[Stored entries]
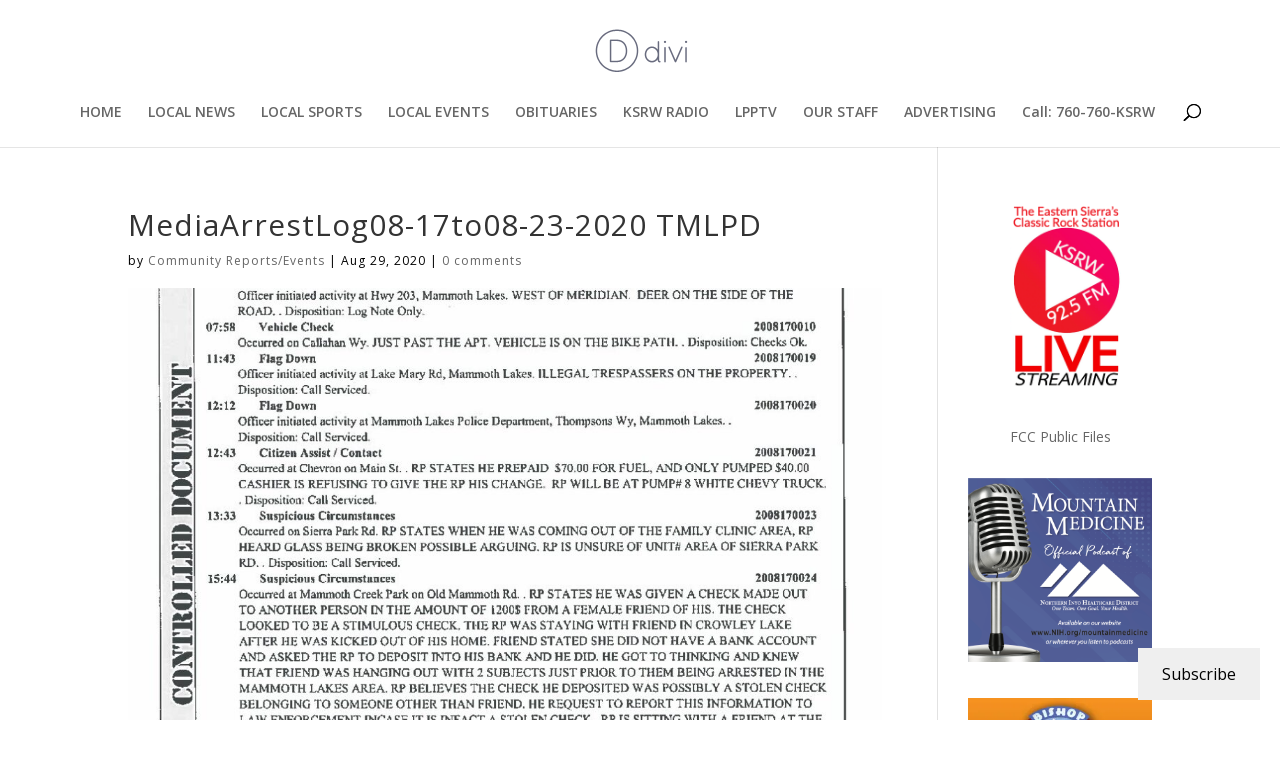

--- FILE ---
content_type: text/html; charset=utf-8
request_url: https://www.google.com/recaptcha/api2/aframe
body_size: 269
content:
<!DOCTYPE HTML><html><head><meta http-equiv="content-type" content="text/html; charset=UTF-8"></head><body><script nonce="6fbHnIh_Az9GkGV480FBmA">/** Anti-fraud and anti-abuse applications only. See google.com/recaptcha */ try{var clients={'sodar':'https://pagead2.googlesyndication.com/pagead/sodar?'};window.addEventListener("message",function(a){try{if(a.source===window.parent){var b=JSON.parse(a.data);var c=clients[b['id']];if(c){var d=document.createElement('img');d.src=c+b['params']+'&rc='+(localStorage.getItem("rc::a")?sessionStorage.getItem("rc::b"):"");window.document.body.appendChild(d);sessionStorage.setItem("rc::e",parseInt(sessionStorage.getItem("rc::e")||0)+1);localStorage.setItem("rc::h",'1769143027286');}}}catch(b){}});window.parent.postMessage("_grecaptcha_ready", "*");}catch(b){}</script></body></html>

> **Exercise requirements**:
The whole of the data needs to be copied word for word, though not its pictures.

> **Reply**:
--- FILE ---
content_type: text/html; charset=utf-8
request_url: https://www.google.com/recaptcha/api2/aframe
body_size: 269
content:
<!DOCTYPE HTML><html><head><meta http-equiv="content-type" content="text/html; charset=UTF-8"></head><body><script nonce="6fbHnIh_Az9GkGV480FBmA">/** Anti-fraud and anti-abuse applications only. See google.com/recaptcha */ try{var clients={'sodar':'https://pagead2.googlesyndication.com/pagead/sodar?'};window.addEventListener("message",function(a){try{if(a.source===window.parent){var b=JSON.parse(a.data);var c=clients[b['id']];if(c){var d=document.createElement('img');d.src=c+b['params']+'&rc='+(localStorage.getItem("rc::a")?sessionStorage.getItem("rc::b"):"");window.document.body.appendChild(d);sessionStorage.setItem("rc::e",parseInt(sessionStorage.getItem("rc::e")||0)+1);localStorage.setItem("rc::h",'1769143027286');}}}catch(b){}});window.parent.postMessage("_grecaptcha_ready", "*");}catch(b){}</script></body></html>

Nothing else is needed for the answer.